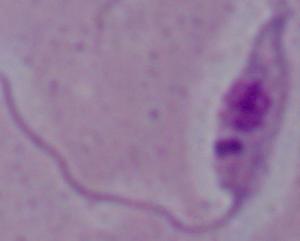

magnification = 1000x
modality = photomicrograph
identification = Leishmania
* * *
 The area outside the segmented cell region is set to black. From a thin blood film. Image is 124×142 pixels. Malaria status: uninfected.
--
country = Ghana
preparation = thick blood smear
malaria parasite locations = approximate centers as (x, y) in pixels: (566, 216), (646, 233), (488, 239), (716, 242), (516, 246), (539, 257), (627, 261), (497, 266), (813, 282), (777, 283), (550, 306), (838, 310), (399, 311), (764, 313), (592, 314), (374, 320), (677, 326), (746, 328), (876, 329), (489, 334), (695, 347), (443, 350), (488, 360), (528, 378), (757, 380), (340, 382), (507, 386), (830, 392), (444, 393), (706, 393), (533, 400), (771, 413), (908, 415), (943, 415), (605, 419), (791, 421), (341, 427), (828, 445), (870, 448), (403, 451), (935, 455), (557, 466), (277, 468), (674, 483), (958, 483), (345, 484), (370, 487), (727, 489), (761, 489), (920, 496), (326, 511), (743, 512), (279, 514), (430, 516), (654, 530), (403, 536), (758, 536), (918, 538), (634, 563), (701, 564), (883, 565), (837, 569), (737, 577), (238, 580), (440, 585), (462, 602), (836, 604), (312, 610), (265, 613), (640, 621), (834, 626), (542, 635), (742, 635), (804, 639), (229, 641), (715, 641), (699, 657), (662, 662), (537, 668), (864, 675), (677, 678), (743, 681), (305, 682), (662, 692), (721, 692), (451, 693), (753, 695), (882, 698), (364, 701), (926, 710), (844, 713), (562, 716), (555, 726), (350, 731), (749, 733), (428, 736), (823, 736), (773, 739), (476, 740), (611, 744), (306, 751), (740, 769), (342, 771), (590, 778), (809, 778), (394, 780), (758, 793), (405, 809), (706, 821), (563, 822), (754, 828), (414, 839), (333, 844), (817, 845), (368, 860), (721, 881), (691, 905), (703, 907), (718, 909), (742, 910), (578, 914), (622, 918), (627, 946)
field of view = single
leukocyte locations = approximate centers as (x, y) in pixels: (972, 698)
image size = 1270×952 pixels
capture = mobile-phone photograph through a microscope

=== Your goal ===
Reproducing the whole listing above is not the task. Copy exactly only the lines from the one with "image size = 1270×952 pixels" to the one with "capture = mobile-phone", both kept.

=== Your solution ===
image size = 1270×952 pixels
capture = mobile-phone photograph through a microscope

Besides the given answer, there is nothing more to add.